一种接头,至少一个第一子接头,每个第一子接头包括:第一核苷酸单链和第二核苷酸单链,所述第一核苷酸单链与所述第二核苷酸单链互补配对;第一核苷酸单链区段,所述第一核苷酸单链区段连接于所述第一核苷酸单链或所述第二核苷酸单链的末端,所述第一核苷酸单链区段包括至少一个随机碱基和至少一个A碱基,每一个所述随机碱基均选自A、C、G和T碱基中的任意一个。

Description

接头、接头连接试剂及试剂盒和文库构建方法 技术领域
本公开涉及生物技术领域,尤其涉及一种接头、接头连接试剂及试剂盒和文库构建方法。
背景技术
高通量测序,又称大规模平行测序,或者二代测序。高通量测序能一次对一个样本的多个目标区域或者多个样本进行测序,其在临床,包括药物基因组学、遗传病研究和筛查、肿瘤突变基因检测以及临床微生物检测上的应用也逐渐得到重视。

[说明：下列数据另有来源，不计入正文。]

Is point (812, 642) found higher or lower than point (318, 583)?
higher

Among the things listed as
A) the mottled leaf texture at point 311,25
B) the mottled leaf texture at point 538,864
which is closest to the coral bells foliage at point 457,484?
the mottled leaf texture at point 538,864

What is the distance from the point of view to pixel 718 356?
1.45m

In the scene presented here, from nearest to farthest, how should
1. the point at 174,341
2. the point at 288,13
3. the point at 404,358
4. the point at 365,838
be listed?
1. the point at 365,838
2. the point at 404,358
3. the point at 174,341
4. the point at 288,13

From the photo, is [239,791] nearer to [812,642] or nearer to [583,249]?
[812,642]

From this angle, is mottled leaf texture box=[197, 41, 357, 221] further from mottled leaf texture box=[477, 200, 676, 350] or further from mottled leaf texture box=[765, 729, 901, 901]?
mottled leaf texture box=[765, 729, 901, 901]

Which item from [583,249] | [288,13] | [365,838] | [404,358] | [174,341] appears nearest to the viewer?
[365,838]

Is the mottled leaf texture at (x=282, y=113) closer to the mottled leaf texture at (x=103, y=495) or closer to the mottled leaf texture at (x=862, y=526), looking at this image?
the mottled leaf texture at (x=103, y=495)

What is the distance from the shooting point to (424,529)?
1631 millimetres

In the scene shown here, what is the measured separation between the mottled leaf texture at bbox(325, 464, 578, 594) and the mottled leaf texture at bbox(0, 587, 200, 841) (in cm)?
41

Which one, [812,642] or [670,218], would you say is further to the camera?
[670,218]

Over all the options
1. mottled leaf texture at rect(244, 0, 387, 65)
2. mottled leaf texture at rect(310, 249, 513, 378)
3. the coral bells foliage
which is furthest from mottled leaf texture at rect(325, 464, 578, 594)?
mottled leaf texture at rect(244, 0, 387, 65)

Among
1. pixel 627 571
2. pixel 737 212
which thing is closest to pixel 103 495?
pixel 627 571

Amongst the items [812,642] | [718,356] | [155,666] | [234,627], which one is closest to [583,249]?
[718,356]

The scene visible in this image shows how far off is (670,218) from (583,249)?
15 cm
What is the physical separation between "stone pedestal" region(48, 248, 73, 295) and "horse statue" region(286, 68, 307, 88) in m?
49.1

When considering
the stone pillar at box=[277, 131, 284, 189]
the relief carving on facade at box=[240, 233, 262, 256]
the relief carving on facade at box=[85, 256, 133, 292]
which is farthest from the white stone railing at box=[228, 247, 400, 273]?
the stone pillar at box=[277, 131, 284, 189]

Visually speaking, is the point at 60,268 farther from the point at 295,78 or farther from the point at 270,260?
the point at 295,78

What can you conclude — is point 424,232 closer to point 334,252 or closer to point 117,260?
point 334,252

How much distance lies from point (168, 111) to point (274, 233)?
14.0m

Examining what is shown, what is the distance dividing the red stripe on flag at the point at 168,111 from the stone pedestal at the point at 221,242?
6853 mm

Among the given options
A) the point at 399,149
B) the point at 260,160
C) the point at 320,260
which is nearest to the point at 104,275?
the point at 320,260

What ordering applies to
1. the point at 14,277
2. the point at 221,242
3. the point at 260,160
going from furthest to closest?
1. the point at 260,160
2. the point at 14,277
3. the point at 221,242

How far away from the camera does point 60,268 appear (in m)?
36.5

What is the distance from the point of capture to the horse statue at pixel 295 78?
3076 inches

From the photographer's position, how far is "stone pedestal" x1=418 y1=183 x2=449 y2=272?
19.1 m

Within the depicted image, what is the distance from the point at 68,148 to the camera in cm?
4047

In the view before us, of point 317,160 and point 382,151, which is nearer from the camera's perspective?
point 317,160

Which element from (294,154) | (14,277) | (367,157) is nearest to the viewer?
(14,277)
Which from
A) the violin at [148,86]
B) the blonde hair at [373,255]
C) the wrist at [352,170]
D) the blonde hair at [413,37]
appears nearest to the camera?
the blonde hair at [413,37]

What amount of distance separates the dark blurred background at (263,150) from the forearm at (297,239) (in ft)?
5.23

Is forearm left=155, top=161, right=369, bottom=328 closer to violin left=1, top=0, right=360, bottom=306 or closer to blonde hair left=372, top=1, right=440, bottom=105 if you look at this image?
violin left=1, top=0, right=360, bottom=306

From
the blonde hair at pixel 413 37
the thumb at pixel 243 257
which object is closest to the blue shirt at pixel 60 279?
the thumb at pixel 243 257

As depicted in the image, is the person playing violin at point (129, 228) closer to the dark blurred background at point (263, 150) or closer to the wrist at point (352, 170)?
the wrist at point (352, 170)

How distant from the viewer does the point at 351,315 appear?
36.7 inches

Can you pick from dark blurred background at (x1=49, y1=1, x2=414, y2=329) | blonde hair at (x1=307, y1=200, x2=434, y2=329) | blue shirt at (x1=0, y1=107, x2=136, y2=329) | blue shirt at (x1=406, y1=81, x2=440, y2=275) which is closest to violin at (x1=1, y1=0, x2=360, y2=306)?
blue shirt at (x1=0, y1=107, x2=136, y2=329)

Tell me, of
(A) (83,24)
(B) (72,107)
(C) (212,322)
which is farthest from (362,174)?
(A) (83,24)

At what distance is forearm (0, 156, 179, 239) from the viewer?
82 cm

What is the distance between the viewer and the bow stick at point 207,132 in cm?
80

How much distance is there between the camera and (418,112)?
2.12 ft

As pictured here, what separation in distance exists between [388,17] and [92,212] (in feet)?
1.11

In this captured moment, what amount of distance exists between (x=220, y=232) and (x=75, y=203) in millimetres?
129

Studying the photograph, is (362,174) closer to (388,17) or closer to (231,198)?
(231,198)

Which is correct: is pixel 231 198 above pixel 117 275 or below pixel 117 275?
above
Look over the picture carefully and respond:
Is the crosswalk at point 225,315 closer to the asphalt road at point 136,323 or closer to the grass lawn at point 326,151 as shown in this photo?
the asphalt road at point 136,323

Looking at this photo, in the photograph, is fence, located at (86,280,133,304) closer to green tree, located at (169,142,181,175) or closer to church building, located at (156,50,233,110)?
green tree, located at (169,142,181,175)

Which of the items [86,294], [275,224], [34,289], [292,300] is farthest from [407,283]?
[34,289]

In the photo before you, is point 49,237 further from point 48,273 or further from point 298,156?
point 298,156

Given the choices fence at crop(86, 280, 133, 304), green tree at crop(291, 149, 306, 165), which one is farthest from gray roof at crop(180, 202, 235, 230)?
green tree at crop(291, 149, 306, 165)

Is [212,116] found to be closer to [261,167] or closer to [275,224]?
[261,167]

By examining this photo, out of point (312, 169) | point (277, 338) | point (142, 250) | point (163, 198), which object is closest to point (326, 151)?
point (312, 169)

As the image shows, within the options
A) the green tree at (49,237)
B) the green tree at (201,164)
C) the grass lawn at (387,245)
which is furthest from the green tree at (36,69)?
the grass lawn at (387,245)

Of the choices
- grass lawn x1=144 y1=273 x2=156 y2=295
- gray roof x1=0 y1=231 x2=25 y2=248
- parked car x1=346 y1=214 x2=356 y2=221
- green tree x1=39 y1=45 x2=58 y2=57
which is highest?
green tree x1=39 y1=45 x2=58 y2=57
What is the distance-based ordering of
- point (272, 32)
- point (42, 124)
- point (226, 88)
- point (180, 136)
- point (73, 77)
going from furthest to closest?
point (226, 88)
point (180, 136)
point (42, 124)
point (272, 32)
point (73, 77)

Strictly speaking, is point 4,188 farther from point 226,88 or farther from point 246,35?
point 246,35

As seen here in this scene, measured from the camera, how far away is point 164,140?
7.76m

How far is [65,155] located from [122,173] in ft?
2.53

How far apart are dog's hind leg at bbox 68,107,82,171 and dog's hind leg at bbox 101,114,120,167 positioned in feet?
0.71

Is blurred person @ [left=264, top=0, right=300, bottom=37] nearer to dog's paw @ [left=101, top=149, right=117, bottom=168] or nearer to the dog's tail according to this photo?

二代测序技术是目前应用最广的测序技术,具有测序深度高、通量大、准确率高、灵敏度好等优势。
发明内容
一方面,提供一种接头,包括至少一个第一子接头和第一核苷酸单链区段。每个第一子接头包括第一核苷酸单链和第二核苷酸单链。所述第一核苷酸单链与所述第二核苷酸单链互补配对。所述第一核苷酸单链区段连接于所述第一核苷酸单链或所述第二核苷酸单链的末端。所述第一核苷酸单链区段包括至少一个随机碱基和至少一个A碱基,每一个所述随机碱基均选自A、C、G和T碱基中的任意一个。
在一些实施例中,所述第一核苷酸单链区段包括多个随机碱基和至少一个A碱基,且所述多个随机碱基连续排列,和/或,所述第一核苷酸单链区段包括多个A碱基和至少一个随机碱基,且所述多个A碱基连续排列。
在一些实施例中,所述第一核苷酸单链区段包括多个随机碱基和至少一个A碱基。所述至少一个A碱基中至少存在一个A碱基排列于所述多个随机碱基中的两个随机碱基之间;和/或,所述第一核苷酸单链区段包括多个A碱基和至少一个随机碱基。所述至少一个随机碱基中至少存在一个随机碱基排列于所述多个A碱基中的两个A碱基之间。
在一些实施例中,所述第一核苷酸单链区段包括3个随机碱基和一个A碱基。
在一些实施例中,接头包括多个第一子接头。所述多个第一子接头中,至少两个第一子接头的第一核苷酸单链区段的随机碱基和A碱基的排列顺序不同。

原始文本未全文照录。